Felicia looked up at Jack. “Truly a case of unrequited love.”
“I’m sorry she didn’t get to see him again.”
“She had a good life,” Felicia said. “Well, at least as good as it
could be in that century.”
“It was my understanding it was a good time to live in,” Jack
said. “People were free to do as they pleased, go where they wanted.”
“Yeah if you were a European male with money,” Felicia replied.

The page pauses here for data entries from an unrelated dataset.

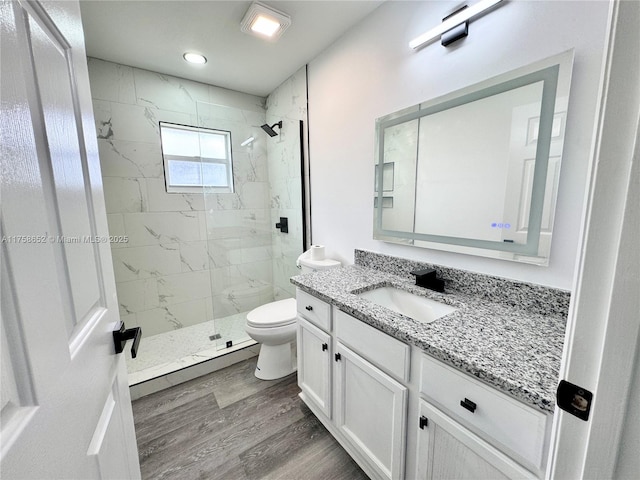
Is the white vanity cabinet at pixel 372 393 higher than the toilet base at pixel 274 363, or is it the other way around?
the white vanity cabinet at pixel 372 393

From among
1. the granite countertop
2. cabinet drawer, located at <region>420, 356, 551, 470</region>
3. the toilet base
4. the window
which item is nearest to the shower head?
the window

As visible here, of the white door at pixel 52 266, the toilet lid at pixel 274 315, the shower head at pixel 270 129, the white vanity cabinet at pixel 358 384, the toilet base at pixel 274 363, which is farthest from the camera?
the shower head at pixel 270 129

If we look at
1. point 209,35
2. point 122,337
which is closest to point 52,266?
point 122,337

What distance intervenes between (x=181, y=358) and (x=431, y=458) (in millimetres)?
1955

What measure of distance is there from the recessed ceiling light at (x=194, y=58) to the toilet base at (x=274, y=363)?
229 cm

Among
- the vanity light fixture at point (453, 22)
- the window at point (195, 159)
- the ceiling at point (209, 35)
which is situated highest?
the ceiling at point (209, 35)

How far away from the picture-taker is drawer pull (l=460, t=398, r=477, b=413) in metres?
Result: 0.76

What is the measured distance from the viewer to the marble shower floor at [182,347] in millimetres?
1991

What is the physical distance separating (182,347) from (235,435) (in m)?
1.10

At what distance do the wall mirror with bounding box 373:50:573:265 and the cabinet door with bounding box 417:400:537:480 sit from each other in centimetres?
70

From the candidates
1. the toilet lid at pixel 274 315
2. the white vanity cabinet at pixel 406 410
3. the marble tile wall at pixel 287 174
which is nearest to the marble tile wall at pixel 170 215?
the marble tile wall at pixel 287 174

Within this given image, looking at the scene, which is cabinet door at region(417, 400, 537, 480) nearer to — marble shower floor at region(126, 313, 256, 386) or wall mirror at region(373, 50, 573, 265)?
wall mirror at region(373, 50, 573, 265)

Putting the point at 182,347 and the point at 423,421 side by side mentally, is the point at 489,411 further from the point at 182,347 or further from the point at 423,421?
the point at 182,347

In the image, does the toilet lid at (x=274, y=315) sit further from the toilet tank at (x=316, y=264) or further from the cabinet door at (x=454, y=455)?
the cabinet door at (x=454, y=455)
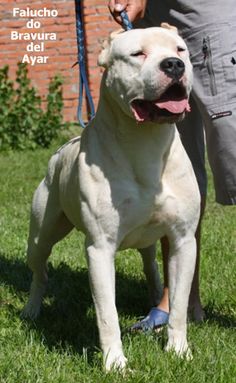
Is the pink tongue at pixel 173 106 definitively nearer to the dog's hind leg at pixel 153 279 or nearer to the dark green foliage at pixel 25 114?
the dog's hind leg at pixel 153 279

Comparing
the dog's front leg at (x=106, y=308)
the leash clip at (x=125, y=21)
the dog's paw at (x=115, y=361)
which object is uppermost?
the leash clip at (x=125, y=21)

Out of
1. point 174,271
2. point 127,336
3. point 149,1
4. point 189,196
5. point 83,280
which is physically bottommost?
point 83,280

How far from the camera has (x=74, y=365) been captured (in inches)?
139

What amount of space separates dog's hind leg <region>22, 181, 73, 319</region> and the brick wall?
5.89m

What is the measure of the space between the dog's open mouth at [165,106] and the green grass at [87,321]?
1.06 metres

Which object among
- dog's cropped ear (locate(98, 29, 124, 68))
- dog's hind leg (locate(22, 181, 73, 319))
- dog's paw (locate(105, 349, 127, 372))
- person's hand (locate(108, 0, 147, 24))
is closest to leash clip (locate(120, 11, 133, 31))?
person's hand (locate(108, 0, 147, 24))

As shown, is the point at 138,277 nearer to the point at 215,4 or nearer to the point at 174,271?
the point at 174,271

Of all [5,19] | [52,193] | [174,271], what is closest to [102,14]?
[5,19]

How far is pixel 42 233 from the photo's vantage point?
167 inches

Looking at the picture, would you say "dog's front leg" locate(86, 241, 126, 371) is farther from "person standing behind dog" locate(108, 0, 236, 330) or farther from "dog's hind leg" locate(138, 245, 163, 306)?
"dog's hind leg" locate(138, 245, 163, 306)

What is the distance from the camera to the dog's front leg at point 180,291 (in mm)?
3572

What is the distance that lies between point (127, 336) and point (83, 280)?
4.39 feet

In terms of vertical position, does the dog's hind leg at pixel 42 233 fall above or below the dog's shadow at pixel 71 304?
above

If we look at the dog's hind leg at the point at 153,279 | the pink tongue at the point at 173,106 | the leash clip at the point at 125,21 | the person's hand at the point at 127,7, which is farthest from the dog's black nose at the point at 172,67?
the dog's hind leg at the point at 153,279
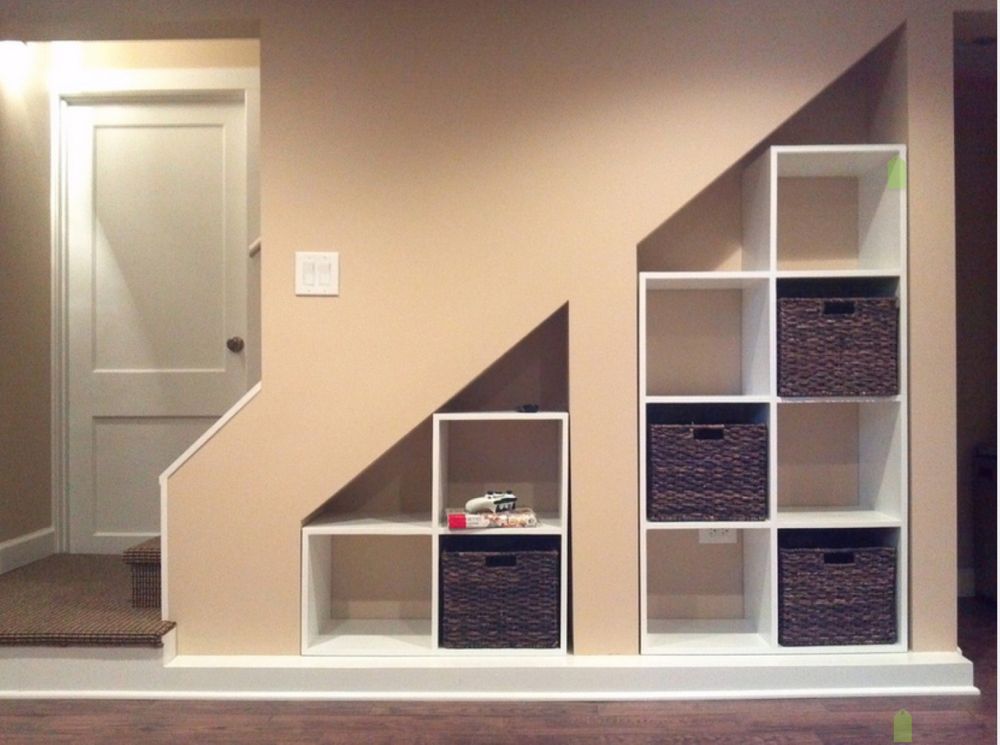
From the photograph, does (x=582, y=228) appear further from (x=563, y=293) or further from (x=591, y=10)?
(x=591, y=10)

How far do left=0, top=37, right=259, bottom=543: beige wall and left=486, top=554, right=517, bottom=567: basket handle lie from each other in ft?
6.36

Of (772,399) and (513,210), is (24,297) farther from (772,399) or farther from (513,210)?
(772,399)

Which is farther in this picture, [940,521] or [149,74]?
[149,74]

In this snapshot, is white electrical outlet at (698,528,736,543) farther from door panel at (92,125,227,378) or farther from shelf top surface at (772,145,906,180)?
door panel at (92,125,227,378)

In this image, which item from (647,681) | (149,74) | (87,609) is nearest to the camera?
(647,681)

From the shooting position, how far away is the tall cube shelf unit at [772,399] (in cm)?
221

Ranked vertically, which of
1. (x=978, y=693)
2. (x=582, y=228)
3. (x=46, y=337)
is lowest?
(x=978, y=693)

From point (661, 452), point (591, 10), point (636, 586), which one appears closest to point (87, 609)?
point (636, 586)

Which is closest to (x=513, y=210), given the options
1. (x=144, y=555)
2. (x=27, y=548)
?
(x=144, y=555)

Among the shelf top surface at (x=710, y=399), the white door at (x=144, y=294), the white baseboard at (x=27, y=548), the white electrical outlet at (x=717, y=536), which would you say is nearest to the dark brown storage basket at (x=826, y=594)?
the white electrical outlet at (x=717, y=536)

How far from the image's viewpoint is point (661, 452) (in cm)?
221

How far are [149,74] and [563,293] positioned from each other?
6.71ft

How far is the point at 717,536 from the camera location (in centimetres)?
245

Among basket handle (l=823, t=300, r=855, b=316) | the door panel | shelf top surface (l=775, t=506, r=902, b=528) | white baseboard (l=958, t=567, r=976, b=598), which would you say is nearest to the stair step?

“Everyone else had to contend with their rights being violated continually,
catching some disease, dying, or enduring hard physical labor and seeing very
little for their effort.”
“Yes, it could be a hard life, but there were positive things
about the time too.”
“Says the descendant of a European male with money.”
Jack frowned. “I don’t think that’s entirely fair.”
“I suppose not,” Felicia said. “Being three centuries removed from
the ludicrous racial discrimination of humanity’s past does give you some
excuse in that you don’t understand how people could treat one another on the
basis of such absurd premises. But as a historian, I can’t ignore it.” She
smiled. “However, were you aware that Jack McCall’s wife was of Chinese
origin?”
Jack nodded. “Yes.”
“That was rather forward thinking for a man of his time,” Felicia
said. She stared at him for several moments. “Odd that you also married a woman
of Chinese origin.”
“But she and I are divorced.”
Felicia leaned forward on the table. “Are you intentionally trying
to repeat his life?”
“Not consciously,” Jack said. Telling the truth would explain all
of this to her. But it was the one thing he couldn’t do, and it would bring
forth even more difficult questions.
She grinned. “You could finally fulfill my ancestor’s infatuation
though from a distance of five centuries.”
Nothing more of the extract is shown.